Autres informations / 02.05.2010

La journée de special duty

NEWMARKET (G.-B.), Dimanche 2 mai

Notre envoyé spécial a suivi Special Duty tout au long cette

après-midi folle à Newmarket. Dans le pré-rond, la pouliche était très

"relax". Son entraîneur est venue la voir et les journalistes anglais

lui ont demandé une interview. Dans le rond de présentation, Special Duty a

"tiré" le Capitaine, l’homme qui s’occupe d’elle. Elle était nerveuse

car elle a eu peur des télévisions et il y a eu un grand coup de vent à ce

moment-là. Mais quelques minutes après, elle a retrouvé son calme et tout est

rentré dans l’ordre. La course se dispute et lorsque la pouliche revient,

Criquette dit immédiatement à Stéphane d’aller porter réclamation. Le jockey se

pèse et s’enferme dans le bureau. Pendant ce temps, l’entraîneur regarde le

film rediffusé, en vue de face, sur le grand écran de l’hippodrome : « Là,

c’est flagrant, en France, en tout cas, ils auraient rétrogradé. » À ce

moment-là, les cameramen entourent Henry Cecil, l’entraîneur de Jacqueline

Quest. Mais les commissaires annoncent la modification de l’arrivée et la nuée

de journalistes s’avance vers Criquette. « C’est ainsi, ce sont les courses, a

déclaré Henry Cecil. Même si j’espérais évidemment que les commissaires en

décident autrement.

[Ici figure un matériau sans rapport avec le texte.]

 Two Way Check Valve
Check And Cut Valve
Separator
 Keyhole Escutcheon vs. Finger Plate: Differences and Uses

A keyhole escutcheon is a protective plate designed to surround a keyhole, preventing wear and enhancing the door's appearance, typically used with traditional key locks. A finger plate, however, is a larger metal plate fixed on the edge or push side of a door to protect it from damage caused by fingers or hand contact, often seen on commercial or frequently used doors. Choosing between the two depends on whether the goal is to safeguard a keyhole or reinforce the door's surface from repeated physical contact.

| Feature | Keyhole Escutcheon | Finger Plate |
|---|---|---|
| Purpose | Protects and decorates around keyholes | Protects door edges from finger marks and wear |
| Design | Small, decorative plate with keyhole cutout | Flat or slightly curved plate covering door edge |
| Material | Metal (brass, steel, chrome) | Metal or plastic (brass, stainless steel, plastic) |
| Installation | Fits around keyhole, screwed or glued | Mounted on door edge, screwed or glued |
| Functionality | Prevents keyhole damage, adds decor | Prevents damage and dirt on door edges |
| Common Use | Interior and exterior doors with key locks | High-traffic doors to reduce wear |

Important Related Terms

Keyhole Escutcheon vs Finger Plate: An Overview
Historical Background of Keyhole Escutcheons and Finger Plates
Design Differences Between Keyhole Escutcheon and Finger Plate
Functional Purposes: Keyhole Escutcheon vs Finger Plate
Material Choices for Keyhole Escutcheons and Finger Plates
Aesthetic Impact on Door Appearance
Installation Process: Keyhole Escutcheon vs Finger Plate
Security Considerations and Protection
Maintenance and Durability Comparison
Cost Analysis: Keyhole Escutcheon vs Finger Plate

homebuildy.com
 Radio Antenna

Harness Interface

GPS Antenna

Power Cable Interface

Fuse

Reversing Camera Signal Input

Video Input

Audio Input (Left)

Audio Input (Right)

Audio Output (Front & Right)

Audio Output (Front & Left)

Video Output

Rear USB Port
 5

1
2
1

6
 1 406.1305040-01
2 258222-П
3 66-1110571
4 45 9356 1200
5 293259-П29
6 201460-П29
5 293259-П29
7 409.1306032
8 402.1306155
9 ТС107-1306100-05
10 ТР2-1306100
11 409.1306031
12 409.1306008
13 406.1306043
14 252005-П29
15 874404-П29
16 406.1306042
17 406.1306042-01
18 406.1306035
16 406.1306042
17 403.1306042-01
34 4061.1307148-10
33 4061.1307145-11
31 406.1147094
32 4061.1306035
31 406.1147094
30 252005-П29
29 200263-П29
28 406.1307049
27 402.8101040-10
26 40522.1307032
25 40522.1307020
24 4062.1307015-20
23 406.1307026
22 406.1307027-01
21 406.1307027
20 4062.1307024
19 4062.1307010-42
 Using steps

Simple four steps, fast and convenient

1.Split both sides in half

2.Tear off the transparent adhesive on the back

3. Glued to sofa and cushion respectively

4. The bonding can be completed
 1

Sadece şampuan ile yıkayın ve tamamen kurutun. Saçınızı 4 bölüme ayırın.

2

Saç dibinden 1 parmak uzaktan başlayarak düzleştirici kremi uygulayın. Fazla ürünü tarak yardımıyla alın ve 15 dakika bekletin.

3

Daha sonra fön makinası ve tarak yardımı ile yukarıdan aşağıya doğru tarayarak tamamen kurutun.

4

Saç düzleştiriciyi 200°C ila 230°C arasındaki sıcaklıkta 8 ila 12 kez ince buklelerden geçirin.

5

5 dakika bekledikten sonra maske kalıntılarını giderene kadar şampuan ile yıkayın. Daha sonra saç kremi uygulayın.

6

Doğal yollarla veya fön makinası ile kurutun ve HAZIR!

Je connais Criquette depuis longtemps et cela me fait très

plaisir pour elle. »

Une heure après la course, Special Duty est ramenée dans son

écurie, à Links Stable. Elle tourne dans la cour avant de repartir une heure

plus tard vers Chantilly. Le train part à 20h20 ce dimanche soir. Special Duty

voyagera dans l’anonymat de la nuit.